Following my Samba config for the respective share:

Code:
exampleuser@truenas:/mnt/DataPool/Transfer$ sudo net conf list
[GLOBAL]
    disable spoolss = true
    syslog only = False
    winbind request timeout = 2
    create mask = 0775
    ntlm auth = False
    bind interfaces only = True
    logging = file
    unix charset = UTF-8
    restrict anonymous = 2
    netbios aliases = 
    fruit:nfs_aces = false
    netbios name = truenas
    dns proxy = false
    server multi channel support = False
    guest account = nobody
    max log size = 5120
    local master = True
    server string = TrueNAS Server
    fruit:zero_file_id = false
    load printers = false
    workgroup = WORKGROUP
    passdb backend = tdbsam:/var/run/samba-cache/passdb.tdb
    directory mask = 0775
    printcap name = /dev/null
    log level = 1 auth_json_audit:3@/var/log/samba4/auth_audit.log
    server min protocol = SMB2_02
    idmap config * : range = 90000001 - 100000000
    idmap config * : backend = tdb

[Transfer]
    vfs objects = fruit streams_xattr acl_xattr zfs_core io_uring
    ea support = False
    tn:purpose = NO_PRESET
    path = /mnt/DataPool/Transfer
    tn:path_suffix = 
    tn:home = False
    comment = Temporary files to be moved somewhere else.
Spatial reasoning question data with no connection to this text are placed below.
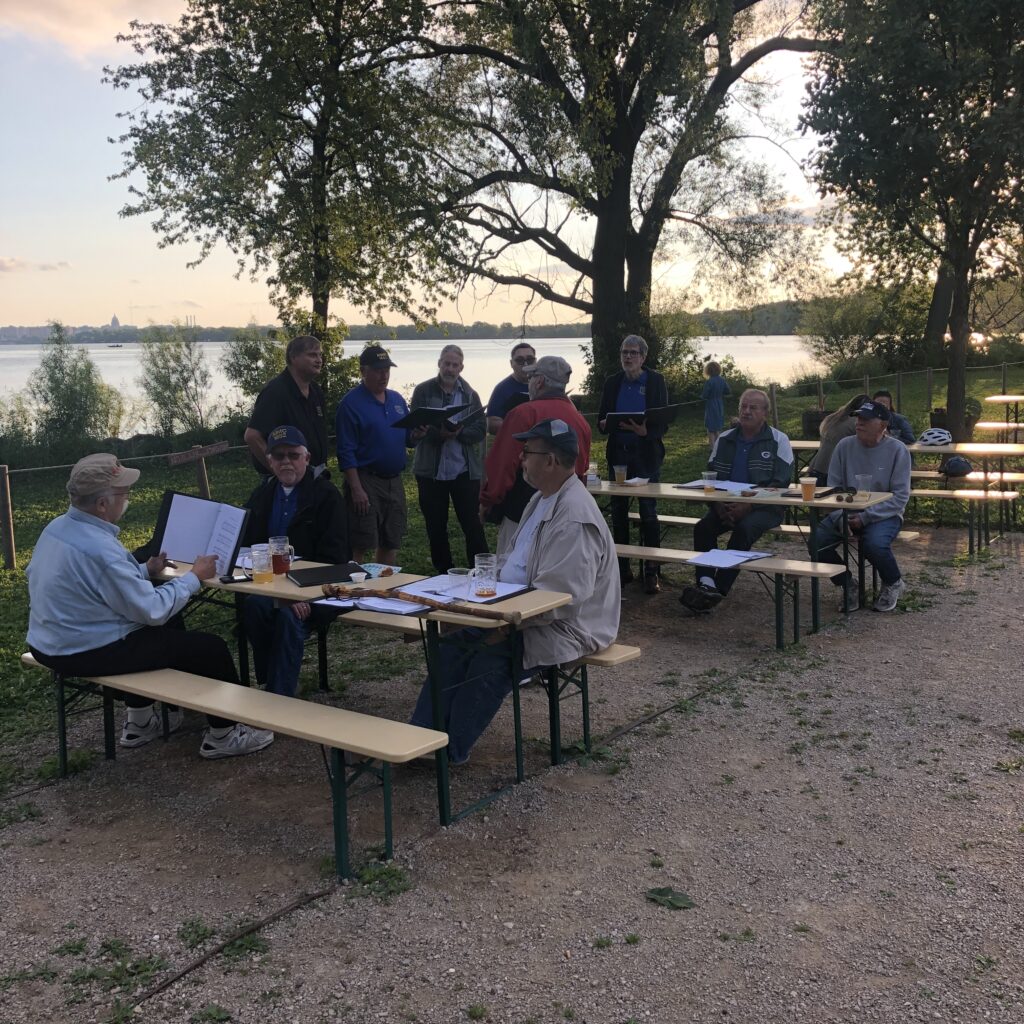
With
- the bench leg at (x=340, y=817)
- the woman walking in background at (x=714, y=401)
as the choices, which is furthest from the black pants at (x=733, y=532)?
the woman walking in background at (x=714, y=401)

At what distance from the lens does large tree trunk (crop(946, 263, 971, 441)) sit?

Files will get deleted after a while.
    read only = False
    browseable = True
    guest ok = False
    hosts allow = 
    hosts deny = 
    access based share enum = False
    posix locking = False
    kernel oplocks = False
    smbd max xattr size = 2097152
    fruit:metadata = stream
    fruit:resource = stream
    fruit:time machine = False
    fruit:time machine max size = 0
    tn:vuid = 
    nt acl support = no


Thank you very much for any feedback! This issue is causing me serious headaches.
 

kobuk

Cadet
Joined
Jan 8, 2023
Messages
2
Just for the record let me describe my workaround so users cannot delete the dont_delete_me folder: I ended up with creating a sub dataset within the SMB shared original "Transfer" dataset. MacOS thinks it can delete it but if the user tries this obviously fails and therefore achieves the desired effect.

I my example I deleted the /mnt/DataPool/Transfer/dont_delete_me folder and instead created a "dont_delete_me" dataset in the "Transfer" dataset.